» READING PASSAGE
········
Christian was one of the great guys actually interested on helping btw. A
real, real shame he left, making people have to interact with mr budeguer...
(too much inside info, sorry)

------
SkiAlta
Stop driving in the rear view mirror. I applaud Startup Chile for their
efforts, but I think this whole conversation focuses on the wrong questions.
One of the biggest challenges with Startup Chile or other similar program is
that without a common language or framework around early-stage value creation
milestones, the fallback mechanism is to measure how entrepreneurs spend
money. This is like driving in the rearview mirror and the approach hasn't
historically achieved optimal results. Is it possible that the reason we
aren't achieving higher hit rates on startups is that we are measuring the
wrong things?

If we look at the "startup industry" as an industry, we should ask ourselves
some tough questions like... What other industry in the world has an 80% to
90% failure rate? And why is such a high failure rate acceptable?
········
» MATERIAL PROVIDED
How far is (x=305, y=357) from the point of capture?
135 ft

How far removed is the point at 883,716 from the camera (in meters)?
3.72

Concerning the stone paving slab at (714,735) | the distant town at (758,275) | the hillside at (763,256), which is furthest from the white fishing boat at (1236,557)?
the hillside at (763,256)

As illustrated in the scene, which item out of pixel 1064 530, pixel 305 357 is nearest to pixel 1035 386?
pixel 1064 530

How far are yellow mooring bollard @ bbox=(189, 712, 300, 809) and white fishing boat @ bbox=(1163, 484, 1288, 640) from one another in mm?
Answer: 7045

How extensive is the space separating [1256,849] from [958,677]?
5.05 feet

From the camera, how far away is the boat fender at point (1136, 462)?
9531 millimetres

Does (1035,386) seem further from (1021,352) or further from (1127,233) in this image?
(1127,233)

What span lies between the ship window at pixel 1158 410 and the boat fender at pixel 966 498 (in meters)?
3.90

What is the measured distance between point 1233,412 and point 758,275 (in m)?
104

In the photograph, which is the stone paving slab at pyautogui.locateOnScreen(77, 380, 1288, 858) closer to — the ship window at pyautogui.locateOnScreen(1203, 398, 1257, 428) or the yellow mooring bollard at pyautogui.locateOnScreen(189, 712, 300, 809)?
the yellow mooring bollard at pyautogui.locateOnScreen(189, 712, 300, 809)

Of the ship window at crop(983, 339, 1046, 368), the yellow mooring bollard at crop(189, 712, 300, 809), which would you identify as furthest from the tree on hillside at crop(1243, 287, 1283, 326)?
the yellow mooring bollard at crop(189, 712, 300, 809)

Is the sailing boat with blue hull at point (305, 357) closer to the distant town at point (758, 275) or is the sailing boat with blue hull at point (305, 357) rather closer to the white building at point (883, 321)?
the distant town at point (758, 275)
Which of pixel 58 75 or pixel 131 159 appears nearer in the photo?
········
» TASKS FOR THIS EXERCISE
**1.** From the forum discussion about Startup Chile, extract the part that opens with the words containing "Christian was one" and closes with "the wrong questions.".
**2.** Do these statements agree with the forum discussion about Startup Chile? Answer yes or no for each and quote the deciding words. (a) The writer says programs like Startup Chile fall back on measuring how entrepreneurs spend money. (b) The writer criticizes Startup Chile's efforts. (c) The writer cites a failure rate of 50% to 60%.

» EXPECTED RESULTS
**1.**
Christian was one of the great guys actually interested on helping btw. A
real, real shame he left, making people have to interact with mr budeguer...
(too much inside info, sorry)

------
SkiAlta
Stop driving in the rear view mirror. I applaud Startup Chile for their
efforts, but I think this whole conversation focuses on the wrong questions.

**2.**
(a) Yes: "the fallback mechanism is to measure how entrepreneurs spend money."
(b) No: "I applaud Startup Chile for their efforts"
(c) No: "What other industry in the world has an 80% to 90% failure rate?"